Coordinated Anti-Jamming Resilience in Swarm Networks via Multi-Agent Reinforcement Learning
Bahman Abolhassani, Tugba Erpek, Kemal Davaslioglu, Yalin E. Sagduyu, Sastry Kompella
TL;DR
This work tackles the resilience of swarm communications against reactive jamming by formulating anti-jamming as a multi-agent reinforcement learning problem. It introduces a QMIX-based CTDE framework that coordinates channel and power decisions across transmitter–receiver pairs, explicitly modeling the jammer's Markovian dynamics. Empirical results show QMIX nearly matches genie-aided optimal performance in a no-channel-reuse setting and outperforms rule-based baselines under Rayleigh fading with channel reuse, achieving higher throughput and reduced jamming incidence.
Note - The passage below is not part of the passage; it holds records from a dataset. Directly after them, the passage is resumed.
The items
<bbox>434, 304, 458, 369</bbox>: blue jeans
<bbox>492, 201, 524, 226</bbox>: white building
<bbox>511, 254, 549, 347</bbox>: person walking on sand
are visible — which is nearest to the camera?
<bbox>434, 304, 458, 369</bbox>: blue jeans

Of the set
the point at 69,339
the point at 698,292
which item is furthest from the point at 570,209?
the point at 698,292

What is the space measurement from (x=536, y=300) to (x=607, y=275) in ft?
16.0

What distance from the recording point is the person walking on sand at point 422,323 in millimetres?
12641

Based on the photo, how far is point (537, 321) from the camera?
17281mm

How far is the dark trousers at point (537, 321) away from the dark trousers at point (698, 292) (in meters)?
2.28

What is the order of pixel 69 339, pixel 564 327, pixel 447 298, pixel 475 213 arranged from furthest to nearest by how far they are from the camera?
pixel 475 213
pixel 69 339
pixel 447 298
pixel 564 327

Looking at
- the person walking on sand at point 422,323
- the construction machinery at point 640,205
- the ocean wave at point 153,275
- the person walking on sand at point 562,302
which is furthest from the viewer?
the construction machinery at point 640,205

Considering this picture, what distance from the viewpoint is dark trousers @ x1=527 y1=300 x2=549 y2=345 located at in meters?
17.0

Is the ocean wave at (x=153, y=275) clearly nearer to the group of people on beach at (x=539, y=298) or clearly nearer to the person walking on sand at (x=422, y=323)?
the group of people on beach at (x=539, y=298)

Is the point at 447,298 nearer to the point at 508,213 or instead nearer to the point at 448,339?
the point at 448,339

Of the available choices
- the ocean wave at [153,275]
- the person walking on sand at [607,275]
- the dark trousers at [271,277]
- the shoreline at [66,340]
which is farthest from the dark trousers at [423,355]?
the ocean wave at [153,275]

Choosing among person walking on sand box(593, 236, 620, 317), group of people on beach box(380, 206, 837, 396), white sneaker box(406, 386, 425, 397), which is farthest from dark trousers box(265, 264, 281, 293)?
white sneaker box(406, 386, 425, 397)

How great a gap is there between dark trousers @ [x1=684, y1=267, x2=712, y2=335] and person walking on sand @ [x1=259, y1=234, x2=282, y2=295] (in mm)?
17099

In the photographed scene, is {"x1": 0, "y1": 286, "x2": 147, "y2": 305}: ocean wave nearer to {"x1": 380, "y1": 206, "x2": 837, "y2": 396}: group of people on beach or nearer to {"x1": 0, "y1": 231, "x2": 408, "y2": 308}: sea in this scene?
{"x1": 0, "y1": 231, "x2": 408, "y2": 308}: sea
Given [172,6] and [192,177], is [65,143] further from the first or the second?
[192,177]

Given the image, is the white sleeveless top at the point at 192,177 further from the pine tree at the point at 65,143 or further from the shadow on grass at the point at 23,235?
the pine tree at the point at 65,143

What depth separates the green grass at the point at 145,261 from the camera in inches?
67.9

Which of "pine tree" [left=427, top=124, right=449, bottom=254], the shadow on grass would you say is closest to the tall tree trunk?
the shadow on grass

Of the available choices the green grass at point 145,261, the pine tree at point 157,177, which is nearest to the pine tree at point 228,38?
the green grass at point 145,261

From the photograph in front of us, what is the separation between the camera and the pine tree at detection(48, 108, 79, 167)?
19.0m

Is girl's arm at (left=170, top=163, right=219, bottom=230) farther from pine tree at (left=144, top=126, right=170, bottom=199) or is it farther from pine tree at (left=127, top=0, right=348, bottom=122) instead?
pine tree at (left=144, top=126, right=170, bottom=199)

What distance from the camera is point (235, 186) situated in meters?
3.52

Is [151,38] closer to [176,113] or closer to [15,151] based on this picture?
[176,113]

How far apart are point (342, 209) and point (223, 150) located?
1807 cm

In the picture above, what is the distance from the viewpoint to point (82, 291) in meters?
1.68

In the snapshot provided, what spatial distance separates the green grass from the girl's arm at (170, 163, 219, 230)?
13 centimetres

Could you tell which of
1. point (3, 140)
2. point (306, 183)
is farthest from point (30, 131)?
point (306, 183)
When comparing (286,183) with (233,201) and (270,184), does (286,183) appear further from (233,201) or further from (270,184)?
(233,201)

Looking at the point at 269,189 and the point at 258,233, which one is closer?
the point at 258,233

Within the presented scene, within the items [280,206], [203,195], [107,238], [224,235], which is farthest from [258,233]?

The findings demonstrate scalable, robust anti-jamming for autonomous swarms in contested environments.
Abstract
Reactive jammers pose a severe security threat to robotic-swarm networks by selectively disrupting inter-agent communications and undermining formation integrity and mission success. Conventional countermeasures such as fixed power control or static channel hopping are largely ineffective against such adaptive adversaries. This paper presents a multi-agent reinforcement learning (MARL) framework based on the QMIX algorithm to improve the resilience of swarm communications under reactive jamming. We consider a network of multiple transmitter-receiver pairs sharing channels while a reactive jammer with Markovian threshold dynamics senses aggregate power and reacts accordingly. Each agent jointly selects transmit frequency (channel) and power, and QMIX learns a centralized but factorizable action-value function that enables coordinated yet decentralized execution. We benchmark QMIX against a genie-aided optimal policy in a no-channel-reuse setting, and against local Upper Confidence Bound (UCB) and a stateless reactive policy in a more general fading regime with channel reuse enabled. Simulation results show that QMIX rapidly converges to cooperative policies that nearly match the genie-aided bound, while achieving higher throughput and lower jamming incidence than the baselines, thereby demonstrating MARL's effectiveness for securing autonomous swarms in contested environments.